# Bud Shrunk



## olives1 (Jul 22, 2008)

Got 2 ? always coming up with stuff that happens to me diffrent from everyone else dont know why   Question 1 plant was about ready so i emptied rez and filled with regular water to flush and also added sprite for CARBS one day later bud shrunk from what it was DONT KNOW HOW IT DID that but it was big and then lost weight fast had to cut it didnt get to flush all the way????  question 2 other plants in hydro system almost done are in flower willting and very limp any cause and sprite is still in system should i cut or empty rez and refill with plain water no sprite


----------



## massproducer (Jul 22, 2008)

Where did you get the idear of putting sprite in your rez?  This is a big no no, as sprite is not made of any sugar and water, it is made of carbonated water, meaning you are adding carbon dioxide to your roots???  Also soda pop is of course is very acidic, this means that the ph of your system will lower a great deal... Did you check the Ph?

Next i have no idea of the ppm of soda but I would guess it is pretty high.  Check your ppm as well.

You need to flush your plants with plain ph'd water, you can use Blackstrap or carboload or sweetleaf to add carbs to your system, but remeber that not all carbon sources are equal and you really do not want to just dump anything in your rez.


----------



## Megatron (Jul 22, 2008)

Cuz u know that sprite is clear. So it will work well.. LMFAO! (sorry olive)


----------



## BuddyLuv (Jul 22, 2008)

→ The data:
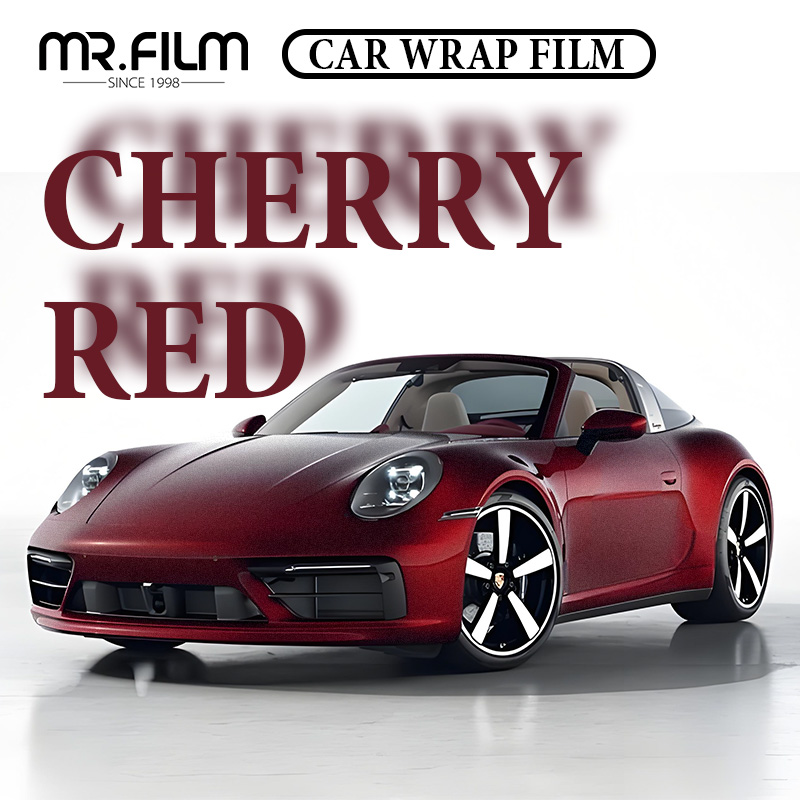 Película de envoltura de automóvil para carrocería con antivaho y resistente a las manchas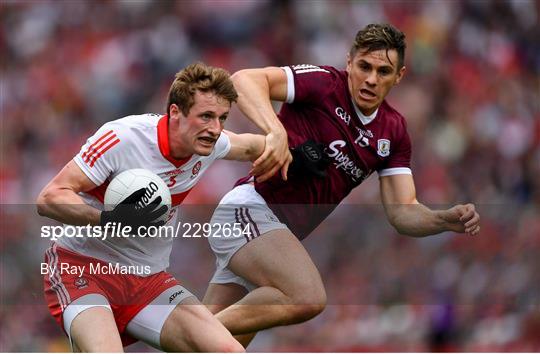 Derry v Galway - GAA Football All-Ireland Senior Championship Semi-Final Derry v Galway - GAA Football All-Ireland Senior Championship Semi-Final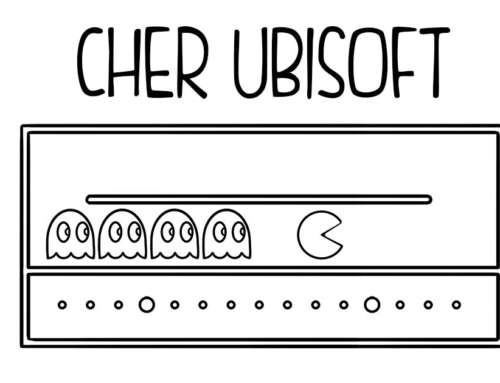 Cher Ubisoft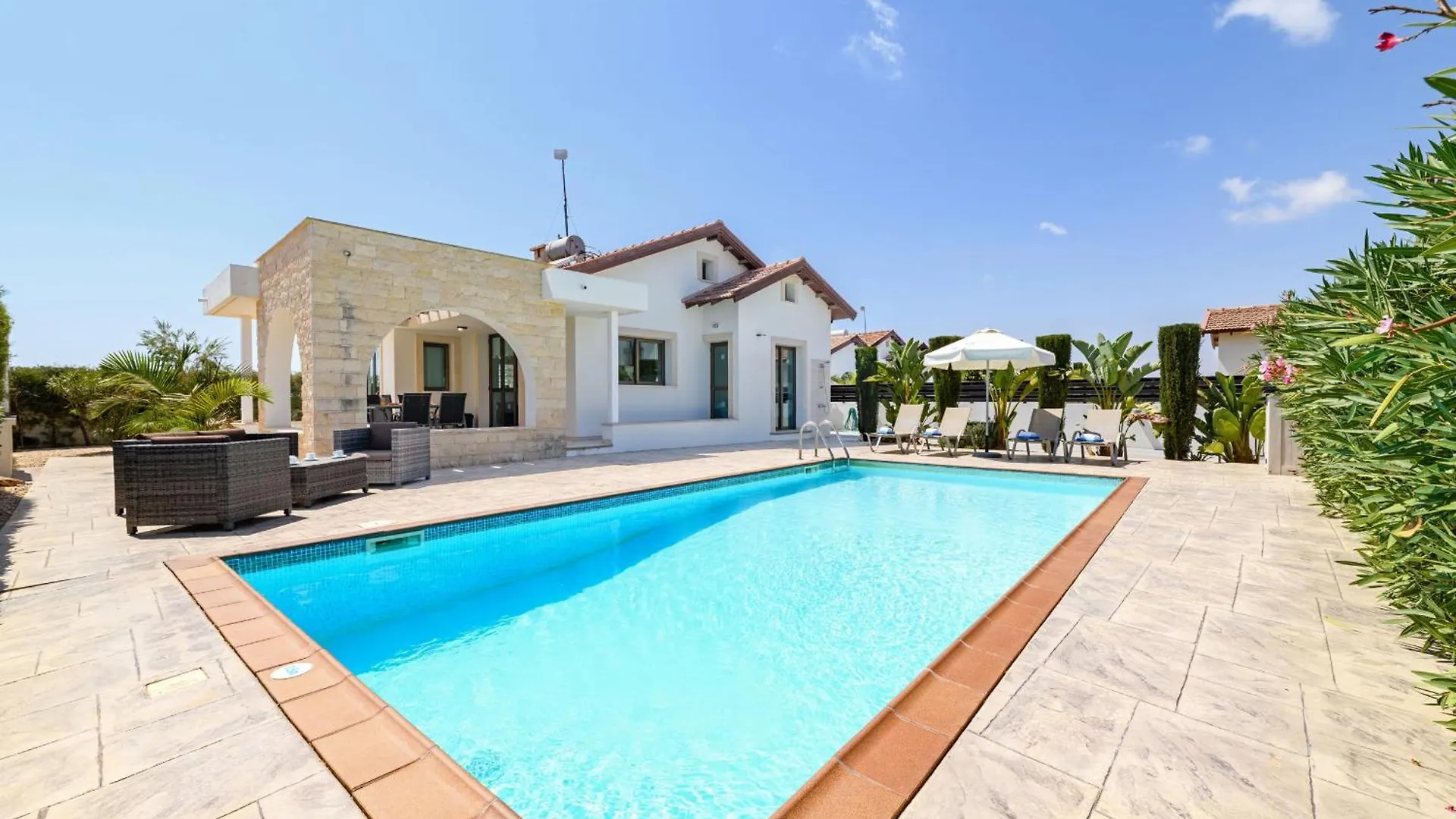 Kymma Villa 4 Ayia Napa Cyprus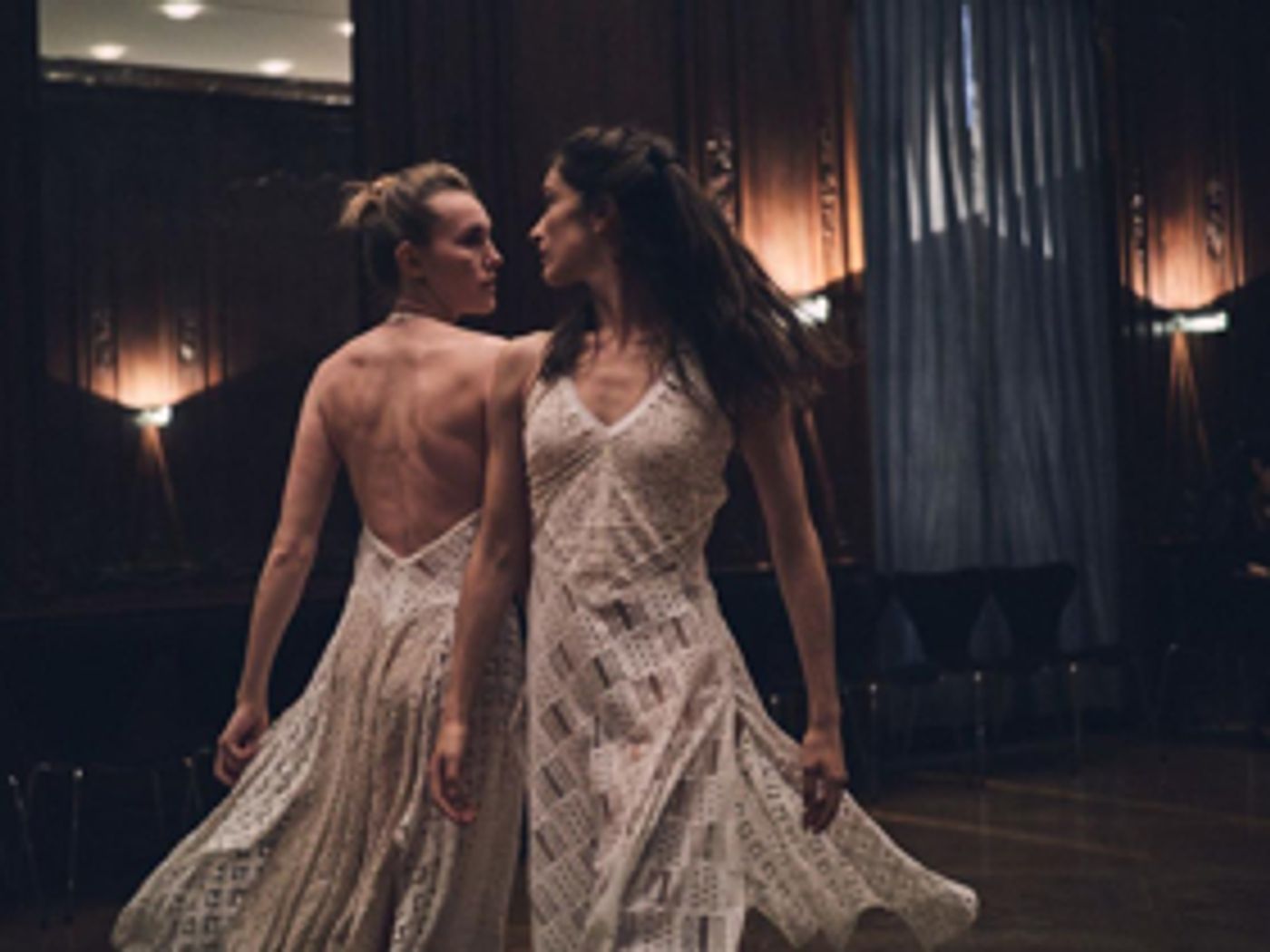 New Chamber Ballet Presents STRAY BIRD Danced Tribute To Composer Ursula Mamlok New Chamber Ballet Presents STRAY BIRD Danced Tribute To Composer Ursula Mamlok Image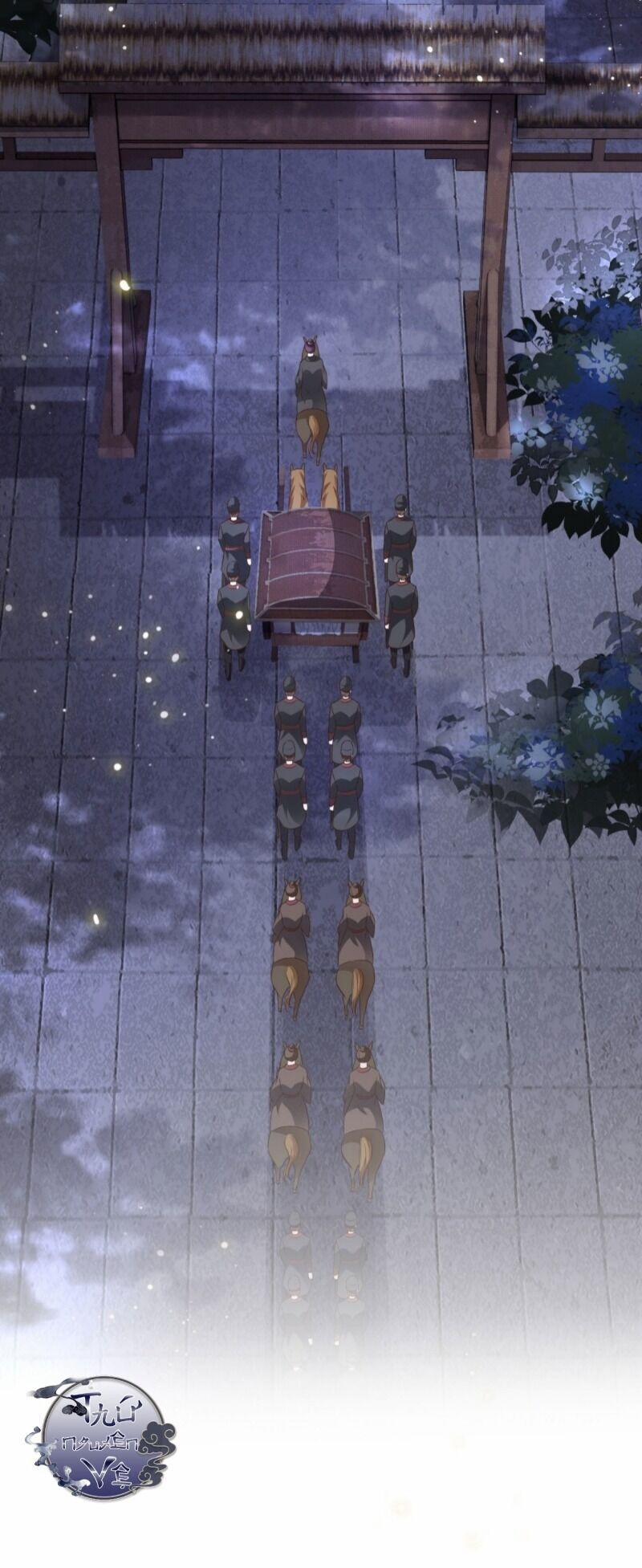 Con Đường Hoang Dã Của Vương Phi 19 trang 23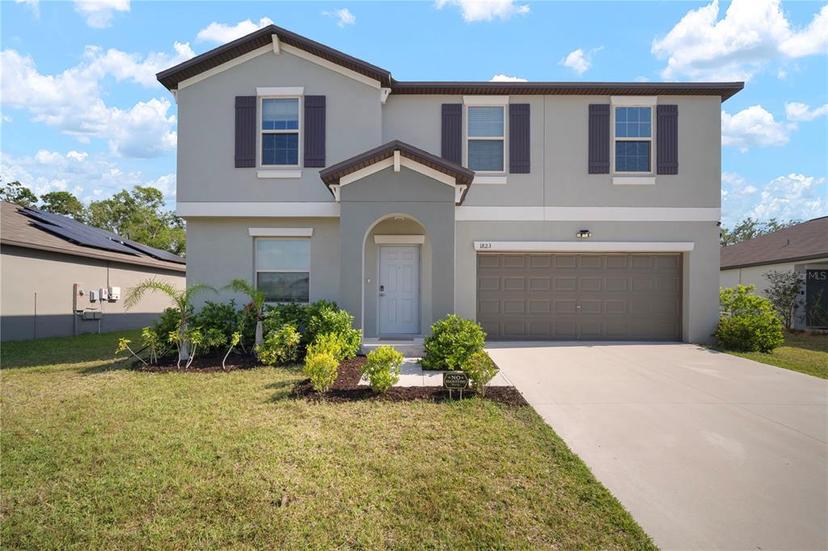 Picture of 1823 Moon Cactus Court, Ruskin FL 33570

→ Exercise directions: Continue the forum thread about the bud that shrank after Sprite went into the reservoir, picking up after its last line.

→ Result:
Not only is it not a source of carbs the lemon juice is an acid and is probably dissolving your plant now from the inside out. Sometimes those brilliant ideas that you think up when stoned are not such good ideas when straight. Hope you can save them and take a valuable lesson from this.


----------



## olives1 (Jul 22, 2008)

BuddyLuv said:
			
		

> Not only is it not a source of carbs the lemon juice is an acid and is probably dissolving your plant now from the inside out. Sometimes those brilliant ideas that you think up when stoned are not such good ideas when straight. Hope you can save them and take a valuable lesson from this.


   Dam ******* at the hydro shop suggested it instead of sweet everything was fine until i put that in has been running a week in hydro system you think when i refill and add new nutes will come back to normal and grow????????????


----------



## Megatron (Jul 22, 2008)

olives1 said:
			
		

> Dam ******* at the hydro shop suggested it instead of sweet everything was fine until i put that in has been running a week in hydro system you think when i refill and add new nutes will come back to normal and grow????????????



The guy at the hydro shop doesn't like you very much...
Every minute you wait, is another minute that they are dieing.. I'm shocked that they have lasted a week. Flush it out!


----------



## olives1 (Jul 22, 2008)

Megatron said:
			
		

> The guy at the hydro shop doesn't like you very much...
> Every minute you wait, is another minute that they are dieing.. I'm shocked that they have lasted a week. Flush it out!


  I wont be spending no money there anymore told me about fr pepper when i grew in soil and that worked nice but the sprite thing sucks do you think if i flush should i add new nutes or just keep water in there need some to grow some more???????


----------



## BuddyLuv (Jul 22, 2008)

olives1 said:
			
		

> I wont be spending no money there anymore told me about fr pepper when i grew in soil and that worked nice but the sprite thing sucks do you think if i flush should i add new nutes or just keep water in there need some to grow some more???????


 
Flush them with PH balanced water, RO or distilled. Then you can get some Revive from advanced nutrients and get them back on a normal nute regimine. Hopefully it will not be a total loss for you.


----------



## Bleek187 (Jul 22, 2008)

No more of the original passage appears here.